▶ THE DATA
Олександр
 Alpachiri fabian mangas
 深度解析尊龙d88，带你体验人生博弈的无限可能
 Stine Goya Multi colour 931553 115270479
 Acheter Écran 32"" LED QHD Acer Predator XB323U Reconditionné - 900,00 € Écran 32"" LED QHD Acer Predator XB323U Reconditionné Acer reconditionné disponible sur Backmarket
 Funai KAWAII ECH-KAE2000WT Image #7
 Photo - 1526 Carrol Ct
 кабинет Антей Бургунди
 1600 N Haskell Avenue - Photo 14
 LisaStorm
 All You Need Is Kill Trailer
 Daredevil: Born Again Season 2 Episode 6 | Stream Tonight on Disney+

▶ TASK DIRECTIONS
Lines containing the word "Photo": copy every one of them from the records above.

▶ OUTPUT FOR THIS EXERCISE
 Photo - 1526 Carrol Ct
 1600 N Haskell Avenue - Photo 14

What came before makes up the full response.